Problem details: Copy out all of the records below word for word, leaving the pictures out.

Input data:
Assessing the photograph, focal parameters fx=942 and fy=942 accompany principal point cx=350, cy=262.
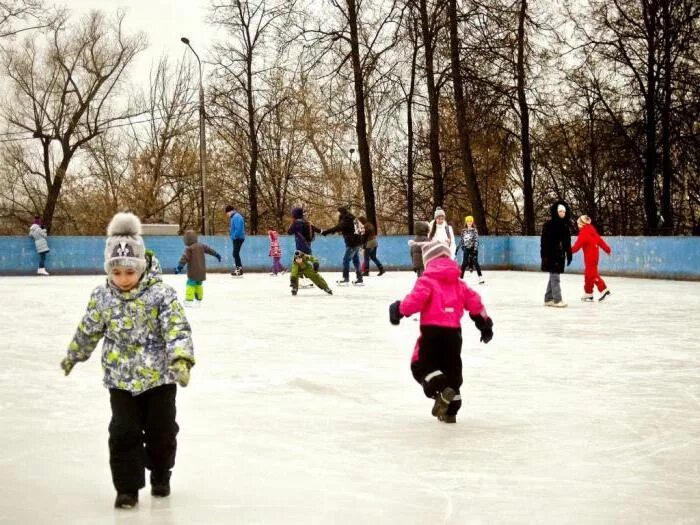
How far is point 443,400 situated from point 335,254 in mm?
23378

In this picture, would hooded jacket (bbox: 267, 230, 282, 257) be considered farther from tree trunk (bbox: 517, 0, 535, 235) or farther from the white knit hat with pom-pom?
the white knit hat with pom-pom

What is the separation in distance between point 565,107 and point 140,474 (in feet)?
88.2

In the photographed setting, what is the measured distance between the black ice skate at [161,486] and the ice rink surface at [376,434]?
5 cm

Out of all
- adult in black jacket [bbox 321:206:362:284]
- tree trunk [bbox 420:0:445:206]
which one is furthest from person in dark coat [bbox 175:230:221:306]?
tree trunk [bbox 420:0:445:206]

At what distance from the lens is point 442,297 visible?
212 inches

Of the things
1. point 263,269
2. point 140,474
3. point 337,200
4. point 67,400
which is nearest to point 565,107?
point 263,269

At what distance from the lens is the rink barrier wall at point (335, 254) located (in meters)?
22.2

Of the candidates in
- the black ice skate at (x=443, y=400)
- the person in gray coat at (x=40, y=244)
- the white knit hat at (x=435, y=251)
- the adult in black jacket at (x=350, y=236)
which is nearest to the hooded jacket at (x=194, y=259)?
the adult in black jacket at (x=350, y=236)

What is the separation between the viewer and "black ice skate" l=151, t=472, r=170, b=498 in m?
3.82

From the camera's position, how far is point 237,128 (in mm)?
36281

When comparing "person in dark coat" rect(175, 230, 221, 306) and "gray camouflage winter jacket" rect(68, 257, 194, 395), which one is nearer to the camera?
"gray camouflage winter jacket" rect(68, 257, 194, 395)

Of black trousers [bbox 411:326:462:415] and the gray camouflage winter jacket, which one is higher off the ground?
the gray camouflage winter jacket

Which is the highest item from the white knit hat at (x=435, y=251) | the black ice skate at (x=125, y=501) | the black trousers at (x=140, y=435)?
the white knit hat at (x=435, y=251)

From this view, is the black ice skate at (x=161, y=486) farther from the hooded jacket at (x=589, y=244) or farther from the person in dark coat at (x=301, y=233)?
the person in dark coat at (x=301, y=233)
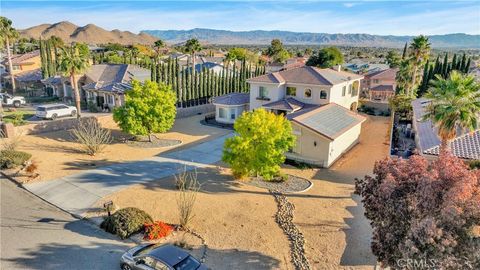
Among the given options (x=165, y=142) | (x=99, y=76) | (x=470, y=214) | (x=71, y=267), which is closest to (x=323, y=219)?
(x=470, y=214)

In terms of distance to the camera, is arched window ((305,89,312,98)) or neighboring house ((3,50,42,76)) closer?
arched window ((305,89,312,98))

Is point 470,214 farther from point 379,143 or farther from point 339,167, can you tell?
point 379,143

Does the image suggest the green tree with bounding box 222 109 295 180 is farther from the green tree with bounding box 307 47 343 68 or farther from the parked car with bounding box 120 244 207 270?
the green tree with bounding box 307 47 343 68

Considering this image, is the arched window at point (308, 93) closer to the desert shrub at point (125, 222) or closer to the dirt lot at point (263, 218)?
the dirt lot at point (263, 218)

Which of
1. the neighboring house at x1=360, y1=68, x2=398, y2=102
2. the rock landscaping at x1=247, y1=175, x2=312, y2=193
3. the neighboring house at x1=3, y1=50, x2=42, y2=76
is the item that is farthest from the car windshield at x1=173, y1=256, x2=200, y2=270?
the neighboring house at x1=3, y1=50, x2=42, y2=76

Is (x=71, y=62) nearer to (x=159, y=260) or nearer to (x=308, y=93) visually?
(x=308, y=93)

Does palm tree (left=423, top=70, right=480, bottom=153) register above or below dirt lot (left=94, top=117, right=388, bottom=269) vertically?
above

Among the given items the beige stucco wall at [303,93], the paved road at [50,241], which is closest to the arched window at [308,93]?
the beige stucco wall at [303,93]
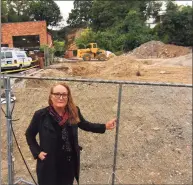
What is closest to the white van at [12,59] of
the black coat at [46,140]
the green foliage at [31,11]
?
the green foliage at [31,11]

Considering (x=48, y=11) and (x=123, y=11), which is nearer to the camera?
(x=123, y=11)

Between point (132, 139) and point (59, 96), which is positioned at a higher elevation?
point (59, 96)

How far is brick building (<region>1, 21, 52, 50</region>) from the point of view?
37.0 meters

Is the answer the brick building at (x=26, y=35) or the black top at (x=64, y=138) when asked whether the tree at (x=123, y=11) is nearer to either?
the brick building at (x=26, y=35)

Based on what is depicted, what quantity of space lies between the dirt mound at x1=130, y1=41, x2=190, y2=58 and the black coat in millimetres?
34738

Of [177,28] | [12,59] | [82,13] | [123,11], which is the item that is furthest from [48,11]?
[12,59]

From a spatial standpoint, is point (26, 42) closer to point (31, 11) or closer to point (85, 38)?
point (85, 38)

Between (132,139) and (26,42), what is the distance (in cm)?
3420

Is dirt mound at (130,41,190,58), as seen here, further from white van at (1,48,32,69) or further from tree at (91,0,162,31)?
white van at (1,48,32,69)

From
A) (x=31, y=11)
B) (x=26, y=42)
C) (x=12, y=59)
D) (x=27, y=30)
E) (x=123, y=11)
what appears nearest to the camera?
(x=12, y=59)

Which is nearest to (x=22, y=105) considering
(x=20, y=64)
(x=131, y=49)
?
(x=20, y=64)

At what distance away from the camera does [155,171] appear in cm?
542

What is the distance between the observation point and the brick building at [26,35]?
121 ft

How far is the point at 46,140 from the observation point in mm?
3117
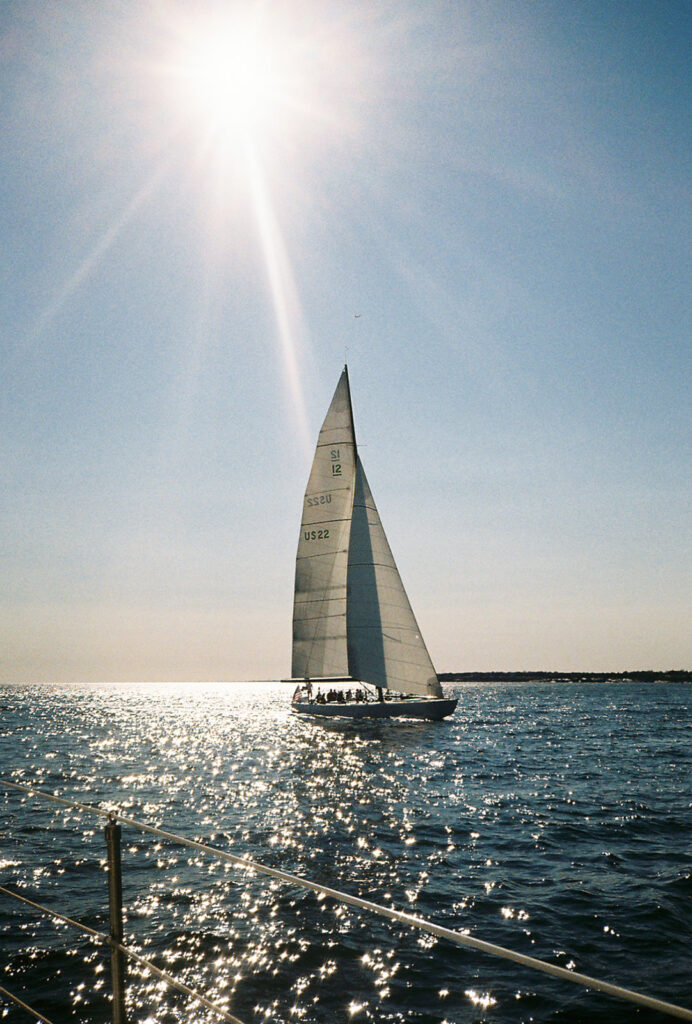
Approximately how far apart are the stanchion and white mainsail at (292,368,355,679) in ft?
145

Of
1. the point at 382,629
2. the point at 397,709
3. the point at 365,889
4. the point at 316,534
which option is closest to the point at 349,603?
the point at 382,629

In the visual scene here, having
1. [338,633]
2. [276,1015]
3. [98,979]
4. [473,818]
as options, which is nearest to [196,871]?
[98,979]

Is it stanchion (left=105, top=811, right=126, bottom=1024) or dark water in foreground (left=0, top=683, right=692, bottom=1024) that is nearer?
stanchion (left=105, top=811, right=126, bottom=1024)

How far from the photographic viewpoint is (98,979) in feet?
31.0

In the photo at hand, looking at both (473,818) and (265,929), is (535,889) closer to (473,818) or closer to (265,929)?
(265,929)

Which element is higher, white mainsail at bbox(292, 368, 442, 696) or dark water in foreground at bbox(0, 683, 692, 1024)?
white mainsail at bbox(292, 368, 442, 696)

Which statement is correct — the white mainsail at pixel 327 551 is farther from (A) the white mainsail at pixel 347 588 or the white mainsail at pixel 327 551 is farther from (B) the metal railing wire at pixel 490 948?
(B) the metal railing wire at pixel 490 948

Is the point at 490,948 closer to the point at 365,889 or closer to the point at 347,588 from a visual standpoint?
the point at 365,889

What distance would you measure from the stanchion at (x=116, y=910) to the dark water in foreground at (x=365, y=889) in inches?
218

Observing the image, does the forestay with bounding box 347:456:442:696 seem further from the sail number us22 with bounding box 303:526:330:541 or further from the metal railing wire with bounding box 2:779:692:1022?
the metal railing wire with bounding box 2:779:692:1022

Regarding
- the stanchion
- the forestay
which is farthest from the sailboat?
the stanchion

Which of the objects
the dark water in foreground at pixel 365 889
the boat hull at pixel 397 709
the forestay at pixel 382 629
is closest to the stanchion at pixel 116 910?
the dark water in foreground at pixel 365 889

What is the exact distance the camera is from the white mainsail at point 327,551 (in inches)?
1916

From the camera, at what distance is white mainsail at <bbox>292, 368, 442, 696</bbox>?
46562 mm
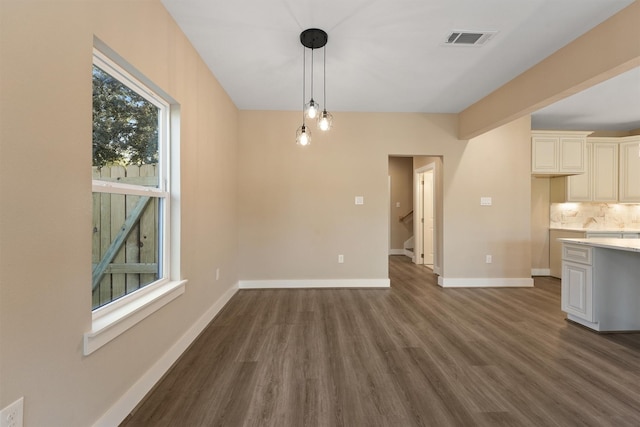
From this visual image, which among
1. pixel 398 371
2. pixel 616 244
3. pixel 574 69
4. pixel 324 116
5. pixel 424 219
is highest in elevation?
pixel 574 69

Answer to the problem:
Assessing the photograph, focal parameters fx=942 and fy=942 accompany principal point cx=350, cy=262.
How far is point 443,400 situated from point 335,254 in mm?
23378

In this picture, would hooded jacket (bbox: 267, 230, 282, 257) be considered farther from tree trunk (bbox: 517, 0, 535, 235) or farther from the white knit hat with pom-pom?
the white knit hat with pom-pom

What is the separation in distance between point 565,107 and point 140,474 (in feet)?
88.2

In the photographed setting, what is the measured distance between the black ice skate at [161,486] and the ice rink surface at [376,434]?
5 cm

Out of all
- adult in black jacket [bbox 321:206:362:284]
- tree trunk [bbox 420:0:445:206]
which one is furthest from person in dark coat [bbox 175:230:221:306]?
tree trunk [bbox 420:0:445:206]

At what distance from the lens is point 442,297 visible?
212 inches

Of the things
1. point 263,269
2. point 140,474
3. point 337,200
4. point 67,400
which is nearest to point 565,107?
point 263,269

At what distance from the lens is the rink barrier wall at point (335, 254) located (in meters)?
22.2

Of the candidates in
- the black ice skate at (x=443, y=400)
- the person in gray coat at (x=40, y=244)
- the white knit hat at (x=435, y=251)
- the adult in black jacket at (x=350, y=236)
which is nearest to the hooded jacket at (x=194, y=259)?
the adult in black jacket at (x=350, y=236)

What is the separation between the viewer and "black ice skate" l=151, t=472, r=170, b=498 in m?
3.82

From the camera's position, how far is point 237,128 (in mm)?
36281

When comparing "person in dark coat" rect(175, 230, 221, 306) and "gray camouflage winter jacket" rect(68, 257, 194, 395), which one is nearer to the camera?
"gray camouflage winter jacket" rect(68, 257, 194, 395)

Of black trousers [bbox 411:326:462:415] and the gray camouflage winter jacket, which one is higher off the ground?
the gray camouflage winter jacket

Which is the highest item from the white knit hat at (x=435, y=251) | the black ice skate at (x=125, y=501) | the black trousers at (x=140, y=435)?
the white knit hat at (x=435, y=251)

From this view, is the black ice skate at (x=161, y=486) farther from the hooded jacket at (x=589, y=244) or farther from the person in dark coat at (x=301, y=233)?
the person in dark coat at (x=301, y=233)
Among the given options (x=165, y=142) | (x=99, y=76) | (x=470, y=214) | (x=71, y=267), which is closest to (x=323, y=219)?
(x=470, y=214)

In terms of distance to the camera, is arched window ((305,89,312,98)) or neighboring house ((3,50,42,76)) closer?
arched window ((305,89,312,98))

Is point 470,214 farther from point 379,143 or farther from point 339,167, can you tell?
point 379,143

Does the image suggest the green tree with bounding box 222 109 295 180 is farther from the green tree with bounding box 307 47 343 68 or farther from the parked car with bounding box 120 244 207 270?
the green tree with bounding box 307 47 343 68

Considering this image, is the arched window at point (308, 93) closer to the desert shrub at point (125, 222) or closer to the dirt lot at point (263, 218)?
the dirt lot at point (263, 218)

Which of
1. the neighboring house at x1=360, y1=68, x2=398, y2=102
2. the rock landscaping at x1=247, y1=175, x2=312, y2=193
3. the neighboring house at x1=3, y1=50, x2=42, y2=76
is the item that is farthest from the car windshield at x1=173, y1=256, x2=200, y2=270?
the neighboring house at x1=3, y1=50, x2=42, y2=76

Is (x=71, y=62) nearer to (x=159, y=260) or nearer to (x=308, y=93) visually?
(x=308, y=93)

Does palm tree (left=423, top=70, right=480, bottom=153) register above or below dirt lot (left=94, top=117, right=388, bottom=269) vertically?
above

Among the given items the beige stucco wall at [303,93], the paved road at [50,241], which is closest to the arched window at [308,93]?
the beige stucco wall at [303,93]
What is closest to the white van at [12,59] of
the black coat at [46,140]
the green foliage at [31,11]
?
the green foliage at [31,11]

Considering (x=48, y=11) and (x=123, y=11), which is nearer to the camera?
(x=123, y=11)

Between point (132, 139) and point (59, 96), which is positioned at a higher elevation?
point (59, 96)

How far is brick building (<region>1, 21, 52, 50</region>) from the point of view?
37.0 meters

Is the answer the brick building at (x=26, y=35) or the black top at (x=64, y=138) when asked whether the tree at (x=123, y=11) is nearer to either?
the brick building at (x=26, y=35)

Based on what is depicted, what quantity of space lies between the dirt mound at x1=130, y1=41, x2=190, y2=58 and the black coat in millimetres?
34738

Of [177,28] | [12,59] | [82,13] | [123,11], which is the item that is furthest from [48,11]?
[12,59]

From a spatial standpoint, is point (26, 42) closer to point (31, 11) or closer to point (85, 38)?
point (85, 38)

Between (132,139) and (26,42), what is the distance (in cm)?
3420

Is dirt mound at (130,41,190,58), as seen here, further from white van at (1,48,32,69) or further from tree at (91,0,162,31)?
white van at (1,48,32,69)

From
A) (x=31, y=11)
B) (x=26, y=42)
C) (x=12, y=59)
D) (x=27, y=30)
E) (x=123, y=11)
what appears nearest to the camera?
(x=12, y=59)

Which is nearest to (x=22, y=105) considering
(x=20, y=64)
(x=131, y=49)
?
(x=20, y=64)

At what distance away from the camera does [155,171] appear in cm?
542

What is the distance between the observation point and the brick building at [26,35]?
121 ft

How far is the point at 46,140 from the observation point in mm?
3117
Approximately how far apart are the stanchion and white mainsail at (292,368,355,679) in ft?
145

Of
1. the point at 382,629
2. the point at 397,709
3. the point at 365,889
4. the point at 316,534
which option is closest to the point at 349,603?
the point at 382,629

In the visual scene here, having
1. [338,633]
2. [276,1015]
3. [98,979]
4. [473,818]
as options, which is nearest to [196,871]?
[98,979]

Is it stanchion (left=105, top=811, right=126, bottom=1024) or dark water in foreground (left=0, top=683, right=692, bottom=1024) that is nearer?
stanchion (left=105, top=811, right=126, bottom=1024)

How far from the photographic viewpoint is (98,979) in feet?
31.0

In the photo at hand, looking at both (473,818) and (265,929), is (535,889) closer to (473,818) or closer to (265,929)?
(265,929)

Which element is higher, white mainsail at bbox(292, 368, 442, 696) or dark water in foreground at bbox(0, 683, 692, 1024)?
white mainsail at bbox(292, 368, 442, 696)

Which statement is correct — the white mainsail at pixel 327 551 is farther from (A) the white mainsail at pixel 347 588 or the white mainsail at pixel 327 551 is farther from (B) the metal railing wire at pixel 490 948?
(B) the metal railing wire at pixel 490 948

Is the point at 490,948 closer to the point at 365,889 or closer to the point at 347,588 from a visual standpoint?
the point at 365,889

What distance would you measure from the stanchion at (x=116, y=910) to the dark water in foreground at (x=365, y=889) in inches?
218

Observing the image, does the forestay with bounding box 347:456:442:696 seem further from the sail number us22 with bounding box 303:526:330:541 or further from the metal railing wire with bounding box 2:779:692:1022?
the metal railing wire with bounding box 2:779:692:1022

Regarding
- the stanchion
- the forestay
which is farthest from the sailboat?
the stanchion

Which of the objects
the dark water in foreground at pixel 365 889
the boat hull at pixel 397 709
the forestay at pixel 382 629
is closest to the stanchion at pixel 116 910?
the dark water in foreground at pixel 365 889

What is the exact distance the camera is from the white mainsail at point 327,551 (in inches)?
1916

From the camera, at what distance is white mainsail at <bbox>292, 368, 442, 696</bbox>?
46562 mm
From this visual image, which among
1. pixel 398 371
2. pixel 616 244
3. pixel 574 69
4. pixel 324 116
5. pixel 424 219
is highest in elevation?
pixel 574 69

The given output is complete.